Stereotype threat
September 11, 2015 7:06 PM   Subscribe

Picture yourself as a stereotypical male "As it turns out, there is zero statistically significant gender difference in mental rotation ability after test-takers are asked to imagine themselves as stereotypical men for a few minutes. None. An entire standard deviation of female underperformance is negated on this condition, just as a man’s performance is slightly hindered if he instead imagines himself as a woman."
posted by dhruva (27 comments total) 65 users marked this as a favorite
 
Goddamn I gotta start reading the MIT Admissions blogs again. Best blog and best admissions site/group of admissions people to have ever existed through the web. Consistently awesome, all these years.
posted by pos at 7:21 PM on September 11, 2015


That Michelle is some kind of wonderful. Hot damn.
posted by Bella Donna at 7:27 PM on September 11, 2015 [2 favorites]


I'm a white male but I wonder if I could do better on tests by picturing myself as a smart white male.
posted by miyabo at 7:37 PM on September 11, 2015 [11 favorites]


I'm a white male but I wonder if I could do better on tests by picturing myself as a smart white male.

Or a Chinese girl.
posted by IndigoJones at 8:00 PM on September 11, 2015 [5 favorites]


I guess there are benefits to being genderqueer.
posted by limeonaire at 8:04 PM on September 11, 2015 [14 favorites]


Something I'd be really curious about is a natural experiment that happened in '97, the year I graduated high school. Previous to '97, the requirement for graduation included taking the MEAP junior year (along with several previous times starting in about third grade). In '97, the testing regime shifted to require another test senior year, but since everyone who was graduating in '97 had taken the qualifying test in '96, we were all told that it literally did not matter. No colleges needed it, it wasn't required for a diploma, it was simply something that by law we had to take and have graded, but it had zero impact aside from wasting our time. There was a lot of grousing from teachers, and I know at least a couple kids did things like write "fuck" as many times as they could, but I wonder if there's any valid comparisons that could be made in test results based on that or similar grandfathered test experiments.

Record extracts →
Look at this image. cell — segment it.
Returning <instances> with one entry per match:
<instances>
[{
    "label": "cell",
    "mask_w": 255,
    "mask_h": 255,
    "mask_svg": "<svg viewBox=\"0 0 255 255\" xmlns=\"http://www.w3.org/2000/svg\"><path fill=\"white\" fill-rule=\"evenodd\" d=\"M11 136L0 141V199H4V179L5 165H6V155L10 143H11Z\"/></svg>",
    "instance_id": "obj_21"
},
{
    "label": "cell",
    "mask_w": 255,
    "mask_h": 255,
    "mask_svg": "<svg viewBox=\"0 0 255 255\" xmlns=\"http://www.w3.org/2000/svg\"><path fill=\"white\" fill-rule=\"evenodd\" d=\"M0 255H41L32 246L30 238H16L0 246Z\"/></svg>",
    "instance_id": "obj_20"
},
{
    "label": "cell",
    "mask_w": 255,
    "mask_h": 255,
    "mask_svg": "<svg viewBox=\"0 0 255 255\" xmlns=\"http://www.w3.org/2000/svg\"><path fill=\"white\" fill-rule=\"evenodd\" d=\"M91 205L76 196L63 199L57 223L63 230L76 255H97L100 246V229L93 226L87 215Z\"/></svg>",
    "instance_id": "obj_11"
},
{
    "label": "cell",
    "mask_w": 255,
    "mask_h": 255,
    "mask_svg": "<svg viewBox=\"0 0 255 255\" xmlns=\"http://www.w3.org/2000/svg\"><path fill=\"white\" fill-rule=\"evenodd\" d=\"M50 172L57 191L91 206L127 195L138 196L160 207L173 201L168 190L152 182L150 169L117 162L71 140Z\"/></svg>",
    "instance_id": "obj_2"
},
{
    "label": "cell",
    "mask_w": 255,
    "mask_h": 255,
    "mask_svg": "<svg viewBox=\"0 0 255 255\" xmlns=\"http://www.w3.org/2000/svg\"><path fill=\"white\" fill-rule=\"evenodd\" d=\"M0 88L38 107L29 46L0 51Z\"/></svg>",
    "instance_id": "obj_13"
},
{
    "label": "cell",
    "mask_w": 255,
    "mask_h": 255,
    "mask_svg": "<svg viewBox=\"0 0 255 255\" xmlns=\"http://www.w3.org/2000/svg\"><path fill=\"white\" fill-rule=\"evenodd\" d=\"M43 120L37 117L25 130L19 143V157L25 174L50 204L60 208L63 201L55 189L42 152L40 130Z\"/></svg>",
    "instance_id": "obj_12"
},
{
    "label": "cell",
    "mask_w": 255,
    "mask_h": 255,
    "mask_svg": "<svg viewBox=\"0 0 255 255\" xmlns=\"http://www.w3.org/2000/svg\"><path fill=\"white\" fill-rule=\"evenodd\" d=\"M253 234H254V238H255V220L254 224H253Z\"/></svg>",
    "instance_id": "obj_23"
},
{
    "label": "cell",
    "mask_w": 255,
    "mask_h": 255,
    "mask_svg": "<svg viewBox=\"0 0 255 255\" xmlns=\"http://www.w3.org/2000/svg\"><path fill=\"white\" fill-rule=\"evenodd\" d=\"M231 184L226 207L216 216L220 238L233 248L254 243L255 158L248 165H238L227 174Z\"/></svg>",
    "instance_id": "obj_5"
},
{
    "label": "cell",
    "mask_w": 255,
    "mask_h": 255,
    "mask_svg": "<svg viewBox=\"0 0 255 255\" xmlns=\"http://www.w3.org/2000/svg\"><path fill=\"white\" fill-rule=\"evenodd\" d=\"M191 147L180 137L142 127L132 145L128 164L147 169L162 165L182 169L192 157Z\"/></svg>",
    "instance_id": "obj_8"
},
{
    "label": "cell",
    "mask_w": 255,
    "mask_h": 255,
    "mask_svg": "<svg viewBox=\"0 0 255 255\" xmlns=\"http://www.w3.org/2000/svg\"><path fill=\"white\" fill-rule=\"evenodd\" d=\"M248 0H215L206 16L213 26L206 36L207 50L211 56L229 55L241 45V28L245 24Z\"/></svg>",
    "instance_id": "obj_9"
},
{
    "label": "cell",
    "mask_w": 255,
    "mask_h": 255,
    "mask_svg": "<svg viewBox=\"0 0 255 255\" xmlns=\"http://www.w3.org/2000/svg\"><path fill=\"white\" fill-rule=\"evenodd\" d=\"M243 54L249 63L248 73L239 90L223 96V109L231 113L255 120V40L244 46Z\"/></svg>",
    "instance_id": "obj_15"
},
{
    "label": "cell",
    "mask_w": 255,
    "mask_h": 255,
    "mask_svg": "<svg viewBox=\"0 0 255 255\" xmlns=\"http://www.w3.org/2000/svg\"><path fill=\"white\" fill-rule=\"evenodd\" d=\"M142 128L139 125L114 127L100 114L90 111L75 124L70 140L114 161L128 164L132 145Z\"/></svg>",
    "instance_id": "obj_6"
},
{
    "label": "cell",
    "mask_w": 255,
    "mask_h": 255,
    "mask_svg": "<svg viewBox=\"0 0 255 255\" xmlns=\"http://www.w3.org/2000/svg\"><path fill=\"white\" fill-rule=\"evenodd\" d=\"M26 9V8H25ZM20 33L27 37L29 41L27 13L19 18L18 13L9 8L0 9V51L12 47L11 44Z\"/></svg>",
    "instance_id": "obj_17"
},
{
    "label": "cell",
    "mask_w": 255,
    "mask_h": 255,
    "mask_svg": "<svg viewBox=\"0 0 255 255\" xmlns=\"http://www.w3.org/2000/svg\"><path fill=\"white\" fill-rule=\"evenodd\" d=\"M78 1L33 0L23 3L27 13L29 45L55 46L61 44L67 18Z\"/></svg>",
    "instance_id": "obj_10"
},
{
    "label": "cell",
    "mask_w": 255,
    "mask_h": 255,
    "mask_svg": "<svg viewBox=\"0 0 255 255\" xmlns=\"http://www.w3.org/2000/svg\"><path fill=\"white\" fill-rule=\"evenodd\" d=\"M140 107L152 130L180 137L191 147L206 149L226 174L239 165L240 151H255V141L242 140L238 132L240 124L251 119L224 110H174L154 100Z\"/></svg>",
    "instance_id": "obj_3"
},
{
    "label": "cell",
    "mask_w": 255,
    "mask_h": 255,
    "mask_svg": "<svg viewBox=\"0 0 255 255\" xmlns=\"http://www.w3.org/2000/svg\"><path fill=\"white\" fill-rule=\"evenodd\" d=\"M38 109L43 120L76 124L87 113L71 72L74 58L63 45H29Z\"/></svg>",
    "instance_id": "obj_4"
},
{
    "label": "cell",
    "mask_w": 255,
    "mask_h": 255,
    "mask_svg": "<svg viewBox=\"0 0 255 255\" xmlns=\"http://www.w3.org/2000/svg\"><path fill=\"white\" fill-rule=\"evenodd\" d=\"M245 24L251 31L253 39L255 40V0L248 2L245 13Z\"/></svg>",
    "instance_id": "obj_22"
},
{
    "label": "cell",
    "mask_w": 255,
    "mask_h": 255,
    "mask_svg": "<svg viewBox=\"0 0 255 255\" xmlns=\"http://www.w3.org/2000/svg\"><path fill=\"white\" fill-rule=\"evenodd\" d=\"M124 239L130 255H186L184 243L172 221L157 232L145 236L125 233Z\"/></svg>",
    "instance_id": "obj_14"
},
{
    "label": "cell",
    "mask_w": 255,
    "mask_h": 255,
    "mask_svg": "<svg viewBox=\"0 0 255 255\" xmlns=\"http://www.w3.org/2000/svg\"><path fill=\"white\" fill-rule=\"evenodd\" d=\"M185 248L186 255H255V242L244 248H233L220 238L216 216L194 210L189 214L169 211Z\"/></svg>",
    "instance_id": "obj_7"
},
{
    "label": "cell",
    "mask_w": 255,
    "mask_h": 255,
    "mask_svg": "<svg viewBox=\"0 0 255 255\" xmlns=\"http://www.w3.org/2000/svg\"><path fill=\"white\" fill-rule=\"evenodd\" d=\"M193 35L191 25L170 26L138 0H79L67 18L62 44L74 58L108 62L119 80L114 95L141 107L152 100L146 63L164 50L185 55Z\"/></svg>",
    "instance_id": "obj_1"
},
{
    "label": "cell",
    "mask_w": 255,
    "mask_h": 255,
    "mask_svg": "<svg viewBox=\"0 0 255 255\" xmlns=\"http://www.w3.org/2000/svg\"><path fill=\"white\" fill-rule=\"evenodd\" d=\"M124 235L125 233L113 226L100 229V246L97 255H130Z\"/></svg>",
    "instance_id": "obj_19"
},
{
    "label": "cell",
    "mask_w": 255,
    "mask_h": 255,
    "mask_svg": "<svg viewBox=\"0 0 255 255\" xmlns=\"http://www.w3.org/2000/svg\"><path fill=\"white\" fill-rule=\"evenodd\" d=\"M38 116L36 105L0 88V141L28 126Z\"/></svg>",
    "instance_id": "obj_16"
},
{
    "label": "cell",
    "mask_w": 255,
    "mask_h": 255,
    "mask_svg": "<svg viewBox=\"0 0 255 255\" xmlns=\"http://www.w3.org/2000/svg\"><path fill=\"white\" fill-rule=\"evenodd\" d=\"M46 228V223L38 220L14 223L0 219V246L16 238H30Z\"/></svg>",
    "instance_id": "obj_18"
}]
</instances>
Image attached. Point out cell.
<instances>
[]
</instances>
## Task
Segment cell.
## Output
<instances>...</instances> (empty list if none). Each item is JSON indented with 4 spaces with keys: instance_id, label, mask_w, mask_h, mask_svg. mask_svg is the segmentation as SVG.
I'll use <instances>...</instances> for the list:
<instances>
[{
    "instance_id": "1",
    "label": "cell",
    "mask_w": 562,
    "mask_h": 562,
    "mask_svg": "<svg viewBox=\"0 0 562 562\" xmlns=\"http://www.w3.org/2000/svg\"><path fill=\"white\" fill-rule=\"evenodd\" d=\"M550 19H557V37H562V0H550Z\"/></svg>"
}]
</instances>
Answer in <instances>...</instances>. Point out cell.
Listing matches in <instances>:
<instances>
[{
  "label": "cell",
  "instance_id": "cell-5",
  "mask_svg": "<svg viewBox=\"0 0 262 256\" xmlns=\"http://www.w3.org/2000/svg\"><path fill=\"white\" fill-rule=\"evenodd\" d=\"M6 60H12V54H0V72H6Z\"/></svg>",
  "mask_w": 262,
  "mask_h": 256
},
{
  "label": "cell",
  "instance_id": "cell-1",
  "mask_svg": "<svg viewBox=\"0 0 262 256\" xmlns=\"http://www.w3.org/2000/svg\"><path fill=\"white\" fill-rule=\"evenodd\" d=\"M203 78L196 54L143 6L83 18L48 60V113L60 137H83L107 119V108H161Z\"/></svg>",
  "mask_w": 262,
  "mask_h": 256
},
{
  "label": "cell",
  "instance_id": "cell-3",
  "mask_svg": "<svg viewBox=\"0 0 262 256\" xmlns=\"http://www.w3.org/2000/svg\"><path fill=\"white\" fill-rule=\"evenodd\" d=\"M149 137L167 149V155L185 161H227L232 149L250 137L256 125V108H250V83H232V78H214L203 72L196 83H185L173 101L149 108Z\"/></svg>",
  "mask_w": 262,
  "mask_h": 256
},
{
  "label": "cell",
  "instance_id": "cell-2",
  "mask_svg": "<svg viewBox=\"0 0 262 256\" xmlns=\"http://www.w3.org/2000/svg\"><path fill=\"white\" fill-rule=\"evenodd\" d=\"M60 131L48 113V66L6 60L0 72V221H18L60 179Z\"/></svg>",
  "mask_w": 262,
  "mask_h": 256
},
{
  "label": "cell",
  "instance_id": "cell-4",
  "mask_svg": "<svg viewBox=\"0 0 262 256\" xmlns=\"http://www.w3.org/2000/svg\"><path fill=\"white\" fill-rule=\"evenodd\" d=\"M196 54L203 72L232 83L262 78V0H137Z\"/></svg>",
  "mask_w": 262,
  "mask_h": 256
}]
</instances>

Required work → List every name that follows the words "posted by" in the stereotype threat discussion page.

Solution to the problem → dhruva, pos, Bella Donna, miyabo, IndigoJones, limeonaire